Vrouwen die een jaartje ouder worden maar zich jong blijven voelen. Hoe doen ze dat? En is oud worden een straf of een zegen? Irma den Braber-Boeren:”Elke dag is voor mij een nieuw begin en ik probeer niet te moeilijk te doen. We genieten overal van”.
Binnen bij Irma valt mij hun interieur op: een woonkamer die zo in VT-wonen kan staan. En hè, geen schutting tussen de tuin en die van de buren? “Mijn dochter en schoonzoon met hun twee kinderen zijn onze buren”, lacht Irma. “Wij woonden hier al en toen kwam het huis naast ons in de verkoop. Ik heb nog tegen mijn schoonzoon gezegd: “ Dan woon je wel naast je schoonouders!” Maar ik bleek ook een prima oppas.” Daar kan ik niet aan twijfelen, want je kunt je geen betere oppas wensen dan “Juf Irma”.

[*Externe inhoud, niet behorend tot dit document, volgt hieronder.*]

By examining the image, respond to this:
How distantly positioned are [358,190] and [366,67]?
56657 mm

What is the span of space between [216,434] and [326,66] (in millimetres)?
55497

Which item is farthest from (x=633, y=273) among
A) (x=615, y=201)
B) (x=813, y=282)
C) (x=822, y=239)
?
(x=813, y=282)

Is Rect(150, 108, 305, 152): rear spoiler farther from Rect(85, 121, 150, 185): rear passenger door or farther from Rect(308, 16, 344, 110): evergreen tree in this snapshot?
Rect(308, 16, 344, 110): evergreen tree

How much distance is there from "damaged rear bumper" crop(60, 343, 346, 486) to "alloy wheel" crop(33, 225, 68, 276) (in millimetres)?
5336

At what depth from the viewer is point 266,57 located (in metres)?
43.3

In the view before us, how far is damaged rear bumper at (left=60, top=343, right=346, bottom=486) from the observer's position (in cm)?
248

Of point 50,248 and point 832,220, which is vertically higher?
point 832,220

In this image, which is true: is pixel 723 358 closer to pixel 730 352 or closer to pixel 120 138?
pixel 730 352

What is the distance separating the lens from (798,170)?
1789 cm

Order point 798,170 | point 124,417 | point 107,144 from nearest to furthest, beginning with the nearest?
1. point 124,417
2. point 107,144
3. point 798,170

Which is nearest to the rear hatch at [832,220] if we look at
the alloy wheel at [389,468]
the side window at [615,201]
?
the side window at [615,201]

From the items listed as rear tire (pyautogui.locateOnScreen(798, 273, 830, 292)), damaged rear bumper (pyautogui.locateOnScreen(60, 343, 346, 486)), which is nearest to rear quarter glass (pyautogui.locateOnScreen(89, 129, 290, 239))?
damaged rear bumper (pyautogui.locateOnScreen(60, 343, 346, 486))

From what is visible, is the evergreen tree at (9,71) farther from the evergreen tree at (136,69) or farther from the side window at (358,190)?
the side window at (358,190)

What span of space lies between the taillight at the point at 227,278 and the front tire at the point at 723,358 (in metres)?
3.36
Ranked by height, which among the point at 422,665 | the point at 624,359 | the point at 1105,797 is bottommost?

Irma Boeren werd geboren in de Obrechtstraat op een koude februari dag. ”Zeventien februari was zo koud dat de huisarts, die op de Biltstraat woonde, alleen maar wilde komen voor de bevalling wanneer er een taxi voor hem werd gebeld”, vertelde mijn moeder altijd. Mijn ouders kwamen uit Brabant, mijn vader had na de oorlog een baan gekregen bij de Spoorwegen. Woonruimte was toen ook schaars in Utrecht en huizen werden gevorderd. Zo kwamen mijn ouders terecht in het huis van een ouder Fries echtpaar in de Obrechtstraat. Een huis met één toilet, één keuken en geen badkamer. Mijn broer werd in 1951 geboren en vier jaar laten ikzelf. Met twee kleine kinderen en vier volwassenen moest er wel rekening gehouden worden met elkaar, maar het samenleven ging als vanzelf. Toen ik zeven was kwamen wij thuis na een weekend bij de familie in Brabant. Ik herinner mij nog hoe verdrietig ik was toen ik zag dat de benedenverdieping leeg was: het echtpaar was teruggegaan naar Harlingen waar zij vandaan kwamen. Deze mensen waren als een tweede vader en moeder voor mij geweest. We hebben nog lang contact gehouden en in mijn herinnering stonden we ieder weekend op het station. We hadden vrij reizen en gingen het ene weekend naar Roozendaal, naar de familie van mijn ouders en het andere naar Harlingen. Mijn broer was een slim jongetje en mijn ouders vonden hem geschikt voor de Montessorischool in de Pallaesstraat.”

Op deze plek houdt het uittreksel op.